Meclis Genel Kurulu’nda görüşülmeye devam edilen 2019 Yılı Merkezi Yönetim Bütçe Teklifi’ni muhalefet “saray ve savaş bütçesi” olarak tanımlıyor. Meclis’in Alevi vekillerinden Hakların Demokratik Partisi (HDP) Antalya Milletvekili Kemal Bülbül, yüzde 34’lük bir artış ile 7,7 milyar liradan 10, 5 milyar liraya çıkan Diyanet İşleri Başkanlığı bütçesine ayrılan payı eleştirdi. Bülbül, bütçenin Aleviler açısından bir facia olduğunu söyledi.
‘Tekçi anlayışın bütçesi’
Mezopotamya Ajansı’ndan Diren Yurtsever’e konuşan Bülbül, genel olarak bütçeyi “AKP bütçesi” olarak tanımladığını belirterek, “Mevcut iktidar ırkçı, inkarcı, tekçi anlayışın yürütmesinin bütçesini yapıyor. Bunu ekonomik olarak böyle yaparken, insani, toplumsal olarak etnik kimliklerin, inanç gruplarının, kadının, gençlerin ihtiyacı olarak da aynı şeyi düşünüyor” dedi.
‘Tekçilikten bahsetmezseniz her şey güzel gidiyor’
Bülbül, sözlerini şöyle sürdürdü: “Bütçe görüşmelerinde Kürt’ten bahsetmezseniz, Kürdistan ve Sayın Öcalan demezseniz hiçbir sorun yok. Alevi’den bahsetmezseniz, tekçilikten söz etmezseniz gayet her şey güzel geçip gidiyor. Ama bunlardan söz ettiğimizde zaman kıyamet kopuyor. Bu mevcut hükümetin ve parlamentoda grubu bulunan siyasi partilerin konuya nasıl baktığının bir göstergesi. Alışıla gelmiş İttihat Terakki’ den bu yana topluma, farklı kimliklere nasıl bakılıyorsa öyle bakılıyor.”

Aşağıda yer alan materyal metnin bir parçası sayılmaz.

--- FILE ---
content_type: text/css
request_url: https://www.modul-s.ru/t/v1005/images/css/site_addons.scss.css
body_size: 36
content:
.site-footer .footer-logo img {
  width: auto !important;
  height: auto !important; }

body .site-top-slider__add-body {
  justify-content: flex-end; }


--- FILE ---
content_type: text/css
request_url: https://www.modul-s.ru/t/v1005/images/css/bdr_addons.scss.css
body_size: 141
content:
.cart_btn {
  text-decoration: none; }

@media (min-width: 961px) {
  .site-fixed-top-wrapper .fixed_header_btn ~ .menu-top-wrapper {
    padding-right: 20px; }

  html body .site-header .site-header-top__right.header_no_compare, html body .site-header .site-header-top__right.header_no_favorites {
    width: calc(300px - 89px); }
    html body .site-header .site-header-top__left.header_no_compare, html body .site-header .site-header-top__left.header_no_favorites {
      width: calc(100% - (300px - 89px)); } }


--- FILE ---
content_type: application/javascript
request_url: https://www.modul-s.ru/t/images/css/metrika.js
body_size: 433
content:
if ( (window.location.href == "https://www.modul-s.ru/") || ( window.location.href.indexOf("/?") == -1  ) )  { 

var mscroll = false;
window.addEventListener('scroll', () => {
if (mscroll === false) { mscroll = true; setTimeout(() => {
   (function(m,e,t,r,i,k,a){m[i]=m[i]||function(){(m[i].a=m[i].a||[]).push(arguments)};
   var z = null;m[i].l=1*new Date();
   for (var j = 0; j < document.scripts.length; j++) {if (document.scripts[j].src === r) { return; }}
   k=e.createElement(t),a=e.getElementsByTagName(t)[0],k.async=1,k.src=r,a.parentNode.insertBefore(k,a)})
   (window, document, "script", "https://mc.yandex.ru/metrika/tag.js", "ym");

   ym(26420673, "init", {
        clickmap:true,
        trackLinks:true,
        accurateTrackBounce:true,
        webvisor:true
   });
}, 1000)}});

‘Aydınlanmaya ihtiyacı olan Diyanet’ir’
Bütçenin kapsayıcı olmadığını dile getiren Bülbül, Diyanet Başkanlığı’nın bütçesine ilişkin, “Alevilerden kesilen vergiler gasp edilip Diyanet’e aktarılıyor” dedi. Bülbül, ”Alevi toplumu için de sanki biz zırcahilmişiz gibi kendi inancımızı, hakikati bilmiyormuşuz gibi irşad çalışması (aydınlanma, hakikati gösterme) yaptığını iddia ediyorlar” diyerek, şöyle devam etti: ”İrşadı kim yapar? Diyanet bize irşad çalışması yapıyor. Diyanet bize hakikati gösterecek, zihnimizi açacak bizi aydınlatacakmış. Aydınlanmaya ihtiyacı olan, hakikati görmesi gereken Diyanet İşleri Bakanı’yken ve başkanlık kurumunun çalışanlarının tamamıyken bize böyle demesi ötelemedir. Kaldı ki biz Diyanet’in zihniyetine göre bir irşadı kabul etmiyoruz.”
‘Tekçi ve Türk İslamcı’
Bülbül, bütçenin, tekçi ve Türk İslamcı bir bütçe olduğunu ifade ederek, “Külliyede cami yaptırmışlar iyi tamam ama biz de şunu soruyoruz; Külliyede cami var da niye cemevi, kilise, havra yok? Neden inanmayanları hedef gösteriyorsunuz?” sözlerini kaydetti.
Bunun anti demokratik ceberut bir uygulama olduğunu vurgulayan Bülbül, bu anlayışın bütçeye de yansıdığını belirtti. Bülbül, şöyle devam etti: ”Dünyanın hiçbir yerinde bir inanç grubundan vergi alıp o inanç grubunu inkar edip, aldığı vergiyi başka bir gruba aktarmamıştır. Bunun adı hırsızlıktır. Bunun adı soygundur, yolsuzluktur. Alevi toplumundan alınan vergiler diyanete aktarılıyor, Diyanet te camilerin hizmetini yürütüyor.”
‘Toplum bütçeden haberdar değil’
Bütçeyi kabul etmediklerini vurgulayan Bülbül, toplumun bütçeden haberdar olmadığını da sözlerine ekledi. Bülbül, “Toplum bütçenin yapılış biçiminden, ayrılan paylardan, payların nasıl kullanılacağından, ayrılan payların ihtiyacı karşılayıp karşılamadığından kesinlikle haberdar değildir. Bu efendi bakış açısıdır. Toplumu reaye olarak gören bir anlayış söz konusu. Toplum bütçe hakkını kullanamıyor” diye konuştu.